▶ [Task directions]: Please write out the listing again, keeping every character the same.

▶ [Given records]:

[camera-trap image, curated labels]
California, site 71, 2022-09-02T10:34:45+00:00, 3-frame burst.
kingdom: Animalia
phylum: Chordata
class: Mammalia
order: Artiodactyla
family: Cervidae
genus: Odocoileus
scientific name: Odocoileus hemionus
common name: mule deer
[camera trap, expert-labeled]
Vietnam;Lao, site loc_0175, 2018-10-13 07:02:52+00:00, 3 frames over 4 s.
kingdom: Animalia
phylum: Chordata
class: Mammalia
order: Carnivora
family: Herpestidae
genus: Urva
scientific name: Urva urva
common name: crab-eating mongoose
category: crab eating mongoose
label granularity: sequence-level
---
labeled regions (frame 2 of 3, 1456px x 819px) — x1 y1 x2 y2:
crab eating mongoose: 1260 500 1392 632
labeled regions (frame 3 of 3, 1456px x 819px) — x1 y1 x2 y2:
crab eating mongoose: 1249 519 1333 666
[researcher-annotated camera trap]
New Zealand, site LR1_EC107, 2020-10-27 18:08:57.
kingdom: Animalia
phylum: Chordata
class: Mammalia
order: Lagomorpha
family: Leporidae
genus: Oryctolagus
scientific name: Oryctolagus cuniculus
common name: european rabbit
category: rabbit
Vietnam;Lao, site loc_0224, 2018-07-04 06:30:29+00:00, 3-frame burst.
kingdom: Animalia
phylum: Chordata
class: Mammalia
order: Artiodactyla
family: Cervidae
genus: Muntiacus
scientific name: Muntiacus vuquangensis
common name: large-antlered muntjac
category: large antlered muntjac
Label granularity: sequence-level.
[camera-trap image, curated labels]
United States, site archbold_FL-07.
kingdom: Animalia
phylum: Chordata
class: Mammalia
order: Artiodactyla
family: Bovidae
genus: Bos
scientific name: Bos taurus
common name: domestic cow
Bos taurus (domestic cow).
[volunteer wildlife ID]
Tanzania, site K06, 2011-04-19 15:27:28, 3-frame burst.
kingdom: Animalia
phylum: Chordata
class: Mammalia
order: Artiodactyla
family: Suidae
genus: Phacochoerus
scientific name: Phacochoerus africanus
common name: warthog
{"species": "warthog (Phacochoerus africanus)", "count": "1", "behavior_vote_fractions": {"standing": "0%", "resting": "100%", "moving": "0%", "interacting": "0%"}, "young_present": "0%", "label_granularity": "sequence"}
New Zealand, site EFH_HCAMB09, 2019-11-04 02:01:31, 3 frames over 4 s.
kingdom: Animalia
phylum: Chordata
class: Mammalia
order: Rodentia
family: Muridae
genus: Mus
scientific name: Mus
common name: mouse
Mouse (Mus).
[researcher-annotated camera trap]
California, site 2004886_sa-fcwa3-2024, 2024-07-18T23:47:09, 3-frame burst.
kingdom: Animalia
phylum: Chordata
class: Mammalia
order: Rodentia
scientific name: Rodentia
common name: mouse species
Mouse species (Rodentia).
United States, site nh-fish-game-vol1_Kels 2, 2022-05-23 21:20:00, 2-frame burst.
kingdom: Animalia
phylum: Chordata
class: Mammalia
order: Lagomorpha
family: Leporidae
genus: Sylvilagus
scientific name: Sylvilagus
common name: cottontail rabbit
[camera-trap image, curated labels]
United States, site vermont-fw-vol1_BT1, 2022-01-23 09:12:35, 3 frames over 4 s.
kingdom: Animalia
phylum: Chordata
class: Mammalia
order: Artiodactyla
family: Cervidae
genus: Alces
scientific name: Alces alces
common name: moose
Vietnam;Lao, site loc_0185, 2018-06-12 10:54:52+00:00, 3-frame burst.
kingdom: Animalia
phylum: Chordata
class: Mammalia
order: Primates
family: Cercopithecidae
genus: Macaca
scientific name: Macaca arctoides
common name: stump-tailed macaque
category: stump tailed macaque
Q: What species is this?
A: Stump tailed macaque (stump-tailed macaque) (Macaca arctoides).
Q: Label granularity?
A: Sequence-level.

▶ [Response to this exercise]:
[camera-trap image, curated labels]
California, site 71, 2022-09-02T10:34:45+00:00, 3-frame burst.
kingdom: Animalia
phylum: Chordata
class: Mammalia
order: Artiodactyla
family: Cervidae
genus: Odocoileus
scientific name: Odocoileus hemionus
common name: mule deer
[camera trap, expert-labeled]
Vietnam;Lao, site loc_0175, 2018-10-13 07:02:52+00:00, 3 frames over 4 s.
kingdom: Animalia
phylum: Chordata
class: Mammalia
order: Carnivora
family: Herpestidae
genus: Urva
scientific name: Urva urva
common name: crab-eating mongoose
category: crab eating mongoose
label granularity: sequence-level
---
labeled regions (frame 2 of 3, 1456px x 819px) — x1 y1 x2 y2:
crab eating mongoose: 1260 500 1392 632
labeled regions (frame 3 of 3, 1456px x 819px) — x1 y1 x2 y2:
crab eating mongoose: 1249 519 1333 666
[researcher-annotated camera trap]
New Zealand, site LR1_EC107, 2020-10-27 18:08:57.
kingdom: Animalia
phylum: Chordata
class: Mammalia
order: Lagomorpha
family: Leporidae
genus: Oryctolagus
scientific name: Oryctolagus cuniculus
common name: european rabbit
category: rabbit
Vietnam;Lao, site loc_0224, 2018-07-04 06:30:29+00:00, 3-frame burst.
kingdom: Animalia
phylum: Chordata
class: Mammalia
order: Artiodactyla
family: Cervidae
genus: Muntiacus
scientific name: Muntiacus vuquangensis
common name: large-antlered muntjac
category: large antlered muntjac
Label granularity: sequence-level.
[camera-trap image, curated labels]
United States, site archbold_FL-07.
kingdom: Animalia
phylum: Chordata
class: Mammalia
order: Artiodactyla
family: Bovidae
genus: Bos
scientific name: Bos taurus
common name: domestic cow
Bos taurus (domestic cow).
[volunteer wildlife ID]
Tanzania, site K06, 2011-04-19 15:27:28, 3-frame burst.
kingdom: Animalia
phylum: Chordata
class: Mammalia
order: Artiodactyla
family: Suidae
genus: Phacochoerus
scientific name: Phacochoerus africanus
common name: warthog
{"species": "warthog (Phacochoerus africanus)", "count": "1", "behavior_vote_fractions": {"standing": "0%", "resting": "100%", "moving": "0%", "interacting": "0%"}, "young_present": "0%", "label_granularity": "sequence"}
New Zealand, site EFH_HCAMB09, 2019-11-04 02:01:31, 3 frames over 4 s.
kingdom: Animalia
phylum: Chordata
class: Mammalia
order: Rodentia
family: Muridae
genus: Mus
scientific name: Mus
common name: mouse
Mouse (Mus).
[researcher-annotated camera trap]
California, site 2004886_sa-fcwa3-2024, 2024-07-18T23:47:09, 3-frame burst.
kingdom: Animalia
phylum: Chordata
class: Mammalia
order: Rodentia
scientific name: Rodentia
common name: mouse species
Mouse species (Rodentia).
United States, site nh-fish-game-vol1_Kels 2, 2022-05-23 21:20:00, 2-frame burst.
kingdom: Animalia
phylum: Chordata
class: Mammalia
order: Lagomorpha
family: Leporidae
genus: Sylvilagus
scientific name: Sylvilagus
common name: cottontail rabbit
[camera-trap image, curated labels]
United States, site vermont-fw-vol1_BT1, 2022-01-23 09:12:35, 3 frames over 4 s.
kingdom: Animalia
phylum: Chordata
class: Mammalia
order: Artiodactyla
family: Cervidae
genus: Alces
scientific name: Alces alces
common name: moose
Vietnam;Lao, site loc_0185, 2018-06-12 10:54:52+00:00, 3-frame burst.
kingdom: Animalia
phylum: Chordata
class: Mammalia
order: Primates
family: Cercopithecidae
genus: Macaca
scientific name: Macaca arctoides
common name: stump-tailed macaque
category: stump tailed macaque
Q: What species is this?
A: Stump tailed macaque (stump-tailed macaque) (Macaca arctoides).
Q: Label granularity?
A: Sequence-level.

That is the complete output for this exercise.